The copper shouldn’t have felt sheepish. Toronto Hydro, whose name is noticeably engraved across the face of the imposing building the tower sits on, also had no knowledge of this mysterious orange edifice, and apparently—as we later found out—they own it.
Undeterred, we were finally put in touch with Neil Stewart, a frontline manager for maintenance with Hydro One. Stewart said the purpose of the tower was obvious, in that its colour revealed its function. Towers coloured orange and white, Stewart explained, indicate they are intended for communication purposes.
Who knew?
Officially, the tower in question is classified as a microwave transmission tower.
Why is there a microwave transmission tower in the middle of a thriving residential and commercial neighbourhood, you ask?

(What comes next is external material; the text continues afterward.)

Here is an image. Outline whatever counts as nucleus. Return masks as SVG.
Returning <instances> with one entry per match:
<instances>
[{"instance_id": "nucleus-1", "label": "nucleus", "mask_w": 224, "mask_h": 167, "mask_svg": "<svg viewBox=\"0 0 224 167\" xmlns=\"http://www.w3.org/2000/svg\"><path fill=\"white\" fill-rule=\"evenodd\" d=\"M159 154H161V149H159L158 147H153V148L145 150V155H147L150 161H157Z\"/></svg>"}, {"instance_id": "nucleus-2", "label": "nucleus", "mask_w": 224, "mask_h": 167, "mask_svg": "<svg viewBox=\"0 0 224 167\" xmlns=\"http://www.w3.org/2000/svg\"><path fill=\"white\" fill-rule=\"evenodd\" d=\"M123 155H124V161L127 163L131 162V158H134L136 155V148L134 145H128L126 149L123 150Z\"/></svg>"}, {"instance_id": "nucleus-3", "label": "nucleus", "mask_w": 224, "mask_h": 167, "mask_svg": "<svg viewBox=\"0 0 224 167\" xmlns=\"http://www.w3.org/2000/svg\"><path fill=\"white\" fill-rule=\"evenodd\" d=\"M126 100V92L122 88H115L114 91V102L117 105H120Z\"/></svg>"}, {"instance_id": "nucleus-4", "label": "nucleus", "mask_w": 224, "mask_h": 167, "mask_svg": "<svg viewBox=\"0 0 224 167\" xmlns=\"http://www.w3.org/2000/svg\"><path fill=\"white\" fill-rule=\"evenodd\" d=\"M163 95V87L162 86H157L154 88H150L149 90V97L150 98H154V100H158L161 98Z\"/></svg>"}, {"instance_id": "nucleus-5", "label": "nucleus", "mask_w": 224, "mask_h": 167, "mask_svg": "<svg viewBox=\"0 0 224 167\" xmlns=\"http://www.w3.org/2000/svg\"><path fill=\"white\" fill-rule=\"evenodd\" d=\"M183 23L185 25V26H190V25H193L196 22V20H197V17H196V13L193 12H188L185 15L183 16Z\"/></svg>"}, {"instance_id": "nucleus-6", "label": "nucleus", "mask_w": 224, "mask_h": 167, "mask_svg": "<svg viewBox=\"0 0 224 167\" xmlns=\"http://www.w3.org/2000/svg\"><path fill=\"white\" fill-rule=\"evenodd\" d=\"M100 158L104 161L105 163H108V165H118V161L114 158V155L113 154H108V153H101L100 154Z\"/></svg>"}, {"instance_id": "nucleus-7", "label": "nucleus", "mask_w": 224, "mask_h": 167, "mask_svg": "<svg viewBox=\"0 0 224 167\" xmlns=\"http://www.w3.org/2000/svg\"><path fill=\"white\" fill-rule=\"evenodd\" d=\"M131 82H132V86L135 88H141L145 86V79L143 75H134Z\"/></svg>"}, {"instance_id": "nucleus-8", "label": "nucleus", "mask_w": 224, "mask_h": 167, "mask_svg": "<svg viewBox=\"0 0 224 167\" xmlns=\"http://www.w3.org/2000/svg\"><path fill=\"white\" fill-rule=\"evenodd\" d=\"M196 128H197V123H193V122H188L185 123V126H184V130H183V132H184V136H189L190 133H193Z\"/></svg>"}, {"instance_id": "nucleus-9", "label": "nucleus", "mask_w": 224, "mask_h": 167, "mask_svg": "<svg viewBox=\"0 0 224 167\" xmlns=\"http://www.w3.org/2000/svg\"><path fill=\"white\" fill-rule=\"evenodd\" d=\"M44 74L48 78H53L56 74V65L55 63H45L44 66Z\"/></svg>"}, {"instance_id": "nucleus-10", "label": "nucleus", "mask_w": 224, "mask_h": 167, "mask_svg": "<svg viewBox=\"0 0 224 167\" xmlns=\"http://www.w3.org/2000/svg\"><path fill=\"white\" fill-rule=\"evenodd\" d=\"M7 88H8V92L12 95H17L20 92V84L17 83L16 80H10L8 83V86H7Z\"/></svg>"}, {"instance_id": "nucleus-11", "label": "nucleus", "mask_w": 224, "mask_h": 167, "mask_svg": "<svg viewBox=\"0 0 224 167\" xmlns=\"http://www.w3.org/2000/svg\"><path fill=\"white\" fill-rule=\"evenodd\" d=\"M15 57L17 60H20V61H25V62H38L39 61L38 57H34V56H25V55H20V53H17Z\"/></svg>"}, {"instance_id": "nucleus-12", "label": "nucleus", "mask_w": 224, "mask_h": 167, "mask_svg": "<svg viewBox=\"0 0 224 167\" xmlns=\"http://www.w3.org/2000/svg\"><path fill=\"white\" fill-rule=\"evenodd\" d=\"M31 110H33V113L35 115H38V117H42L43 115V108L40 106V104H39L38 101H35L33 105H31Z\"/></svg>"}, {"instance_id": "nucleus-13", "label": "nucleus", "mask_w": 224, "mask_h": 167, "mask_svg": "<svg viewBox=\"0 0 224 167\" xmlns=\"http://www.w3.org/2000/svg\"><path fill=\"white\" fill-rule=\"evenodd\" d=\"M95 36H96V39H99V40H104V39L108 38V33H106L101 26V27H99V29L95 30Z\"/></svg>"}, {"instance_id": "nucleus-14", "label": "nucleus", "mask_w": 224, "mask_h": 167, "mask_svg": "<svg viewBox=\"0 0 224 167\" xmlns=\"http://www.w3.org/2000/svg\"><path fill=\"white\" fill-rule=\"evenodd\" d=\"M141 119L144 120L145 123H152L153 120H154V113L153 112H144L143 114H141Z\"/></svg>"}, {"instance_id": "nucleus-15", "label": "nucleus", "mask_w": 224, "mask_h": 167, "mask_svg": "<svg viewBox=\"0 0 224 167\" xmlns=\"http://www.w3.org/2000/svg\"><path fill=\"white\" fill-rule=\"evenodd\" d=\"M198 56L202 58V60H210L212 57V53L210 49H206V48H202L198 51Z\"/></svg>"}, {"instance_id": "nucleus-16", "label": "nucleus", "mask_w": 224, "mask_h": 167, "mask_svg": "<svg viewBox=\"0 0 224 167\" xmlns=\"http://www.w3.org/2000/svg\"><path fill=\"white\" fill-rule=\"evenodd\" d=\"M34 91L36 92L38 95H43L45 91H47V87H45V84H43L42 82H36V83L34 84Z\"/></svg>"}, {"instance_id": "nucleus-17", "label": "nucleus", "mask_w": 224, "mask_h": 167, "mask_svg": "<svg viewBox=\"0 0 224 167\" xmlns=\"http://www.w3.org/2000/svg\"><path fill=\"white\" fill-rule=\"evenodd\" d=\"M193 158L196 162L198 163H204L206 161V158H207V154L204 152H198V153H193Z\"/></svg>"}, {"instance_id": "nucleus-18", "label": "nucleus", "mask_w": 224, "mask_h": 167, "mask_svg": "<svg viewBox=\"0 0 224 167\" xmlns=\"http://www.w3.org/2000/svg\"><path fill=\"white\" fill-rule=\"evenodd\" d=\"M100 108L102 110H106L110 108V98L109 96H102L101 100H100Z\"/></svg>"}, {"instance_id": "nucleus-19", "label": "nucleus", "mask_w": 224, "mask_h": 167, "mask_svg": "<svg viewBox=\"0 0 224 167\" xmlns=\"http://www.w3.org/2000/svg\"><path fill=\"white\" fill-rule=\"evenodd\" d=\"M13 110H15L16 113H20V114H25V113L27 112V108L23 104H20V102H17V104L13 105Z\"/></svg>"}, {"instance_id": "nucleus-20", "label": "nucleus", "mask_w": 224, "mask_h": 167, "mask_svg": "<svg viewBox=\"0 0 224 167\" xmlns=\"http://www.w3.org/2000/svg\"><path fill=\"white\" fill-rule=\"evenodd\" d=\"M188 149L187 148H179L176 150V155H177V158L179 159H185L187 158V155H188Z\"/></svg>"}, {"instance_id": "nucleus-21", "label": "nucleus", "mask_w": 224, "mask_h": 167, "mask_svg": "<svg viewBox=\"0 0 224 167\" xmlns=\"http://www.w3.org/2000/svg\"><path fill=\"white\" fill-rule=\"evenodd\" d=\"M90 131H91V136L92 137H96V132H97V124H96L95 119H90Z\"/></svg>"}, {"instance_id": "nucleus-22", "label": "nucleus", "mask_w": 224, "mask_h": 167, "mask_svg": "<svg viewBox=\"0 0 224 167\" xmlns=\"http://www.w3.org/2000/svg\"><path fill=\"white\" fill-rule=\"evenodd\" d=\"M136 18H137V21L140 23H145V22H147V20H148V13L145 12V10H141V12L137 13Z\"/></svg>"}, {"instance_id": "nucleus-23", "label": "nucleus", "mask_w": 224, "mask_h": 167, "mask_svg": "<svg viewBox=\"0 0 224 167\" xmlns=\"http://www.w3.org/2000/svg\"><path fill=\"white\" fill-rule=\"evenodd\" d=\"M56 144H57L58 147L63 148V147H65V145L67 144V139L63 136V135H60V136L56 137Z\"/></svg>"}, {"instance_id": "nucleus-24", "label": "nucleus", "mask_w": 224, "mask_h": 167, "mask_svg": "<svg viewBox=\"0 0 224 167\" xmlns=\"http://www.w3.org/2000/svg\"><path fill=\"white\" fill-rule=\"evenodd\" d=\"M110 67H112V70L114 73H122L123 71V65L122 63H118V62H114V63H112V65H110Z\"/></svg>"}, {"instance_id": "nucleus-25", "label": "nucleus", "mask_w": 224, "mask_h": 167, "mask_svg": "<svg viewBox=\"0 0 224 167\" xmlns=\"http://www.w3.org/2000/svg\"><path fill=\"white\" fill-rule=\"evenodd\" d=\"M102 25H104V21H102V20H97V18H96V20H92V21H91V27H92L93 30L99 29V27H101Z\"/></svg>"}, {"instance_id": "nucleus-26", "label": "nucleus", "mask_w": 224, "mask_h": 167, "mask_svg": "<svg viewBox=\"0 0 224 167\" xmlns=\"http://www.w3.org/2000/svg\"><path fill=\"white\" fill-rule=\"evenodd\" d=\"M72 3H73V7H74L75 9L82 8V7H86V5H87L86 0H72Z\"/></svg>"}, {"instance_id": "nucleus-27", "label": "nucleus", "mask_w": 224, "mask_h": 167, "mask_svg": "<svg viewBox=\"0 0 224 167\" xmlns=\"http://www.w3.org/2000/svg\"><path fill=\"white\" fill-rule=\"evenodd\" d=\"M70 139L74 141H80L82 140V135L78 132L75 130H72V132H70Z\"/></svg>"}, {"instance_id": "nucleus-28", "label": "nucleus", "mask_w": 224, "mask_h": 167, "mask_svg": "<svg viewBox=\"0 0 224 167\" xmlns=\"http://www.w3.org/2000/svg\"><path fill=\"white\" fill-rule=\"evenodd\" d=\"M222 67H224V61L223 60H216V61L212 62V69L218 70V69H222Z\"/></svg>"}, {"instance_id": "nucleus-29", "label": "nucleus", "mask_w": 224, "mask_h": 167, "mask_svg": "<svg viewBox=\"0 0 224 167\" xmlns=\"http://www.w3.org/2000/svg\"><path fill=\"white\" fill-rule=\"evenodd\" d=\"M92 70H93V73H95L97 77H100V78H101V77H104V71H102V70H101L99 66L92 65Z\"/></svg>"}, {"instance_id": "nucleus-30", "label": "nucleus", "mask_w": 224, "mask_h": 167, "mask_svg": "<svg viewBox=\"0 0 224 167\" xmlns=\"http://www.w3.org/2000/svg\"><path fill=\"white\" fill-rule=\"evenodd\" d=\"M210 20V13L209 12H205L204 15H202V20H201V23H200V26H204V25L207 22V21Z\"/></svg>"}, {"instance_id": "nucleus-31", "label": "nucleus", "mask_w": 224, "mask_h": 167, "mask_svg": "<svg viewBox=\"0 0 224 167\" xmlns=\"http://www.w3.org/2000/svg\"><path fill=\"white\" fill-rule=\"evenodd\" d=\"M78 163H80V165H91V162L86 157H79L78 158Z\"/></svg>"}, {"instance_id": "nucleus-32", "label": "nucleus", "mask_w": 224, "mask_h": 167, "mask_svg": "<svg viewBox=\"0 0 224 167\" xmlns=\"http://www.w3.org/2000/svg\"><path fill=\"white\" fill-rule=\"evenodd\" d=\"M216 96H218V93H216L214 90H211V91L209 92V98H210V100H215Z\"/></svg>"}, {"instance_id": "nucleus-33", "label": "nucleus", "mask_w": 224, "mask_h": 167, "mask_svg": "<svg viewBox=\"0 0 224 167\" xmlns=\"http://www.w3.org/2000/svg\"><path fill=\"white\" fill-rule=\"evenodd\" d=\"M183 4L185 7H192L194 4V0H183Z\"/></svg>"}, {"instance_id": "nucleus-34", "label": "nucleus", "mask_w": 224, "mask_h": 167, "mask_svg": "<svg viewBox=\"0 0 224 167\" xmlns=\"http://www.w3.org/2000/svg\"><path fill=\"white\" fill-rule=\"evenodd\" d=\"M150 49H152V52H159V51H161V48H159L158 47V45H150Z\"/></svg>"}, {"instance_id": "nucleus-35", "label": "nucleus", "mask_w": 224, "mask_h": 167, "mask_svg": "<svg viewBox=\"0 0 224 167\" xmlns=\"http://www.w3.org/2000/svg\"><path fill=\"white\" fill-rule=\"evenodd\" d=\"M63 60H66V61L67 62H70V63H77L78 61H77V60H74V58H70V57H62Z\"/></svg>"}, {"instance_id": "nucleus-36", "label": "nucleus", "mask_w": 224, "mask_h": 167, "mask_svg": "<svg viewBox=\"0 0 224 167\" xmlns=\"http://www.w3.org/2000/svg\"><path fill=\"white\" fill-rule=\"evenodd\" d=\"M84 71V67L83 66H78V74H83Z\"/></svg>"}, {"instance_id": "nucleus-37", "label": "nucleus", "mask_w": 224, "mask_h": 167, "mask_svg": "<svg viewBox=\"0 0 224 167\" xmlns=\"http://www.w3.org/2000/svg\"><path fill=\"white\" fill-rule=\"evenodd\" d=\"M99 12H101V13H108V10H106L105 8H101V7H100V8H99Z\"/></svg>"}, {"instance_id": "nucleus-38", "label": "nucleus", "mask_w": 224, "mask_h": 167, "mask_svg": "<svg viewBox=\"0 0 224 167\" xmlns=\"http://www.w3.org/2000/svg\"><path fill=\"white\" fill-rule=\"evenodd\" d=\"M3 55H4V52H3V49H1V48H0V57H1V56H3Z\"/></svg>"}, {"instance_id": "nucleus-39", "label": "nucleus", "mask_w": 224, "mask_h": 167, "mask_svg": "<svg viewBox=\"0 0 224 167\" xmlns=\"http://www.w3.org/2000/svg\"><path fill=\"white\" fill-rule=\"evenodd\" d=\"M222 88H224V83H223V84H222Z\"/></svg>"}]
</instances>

The answer lies in the function of the building to which the tower is anchored. Originally built as an electrical substation in the early 1920s, by the mid-’50s the building was being used as a command centre for Toronto Hydro’s northern district operations. From here, utility vehicles were dispatched on service calls, and the microwave transmission tower was a means of maintaining radio contact. Eventually, Toronto Hydro ceased using this location as a command post and moved away. There must not have been enough space in the moving van for the tower because it was left behind.
As of today, the substation still maintains its operations, but the tower is no longer used for communication purposes or, as far as we can tell, anything at all.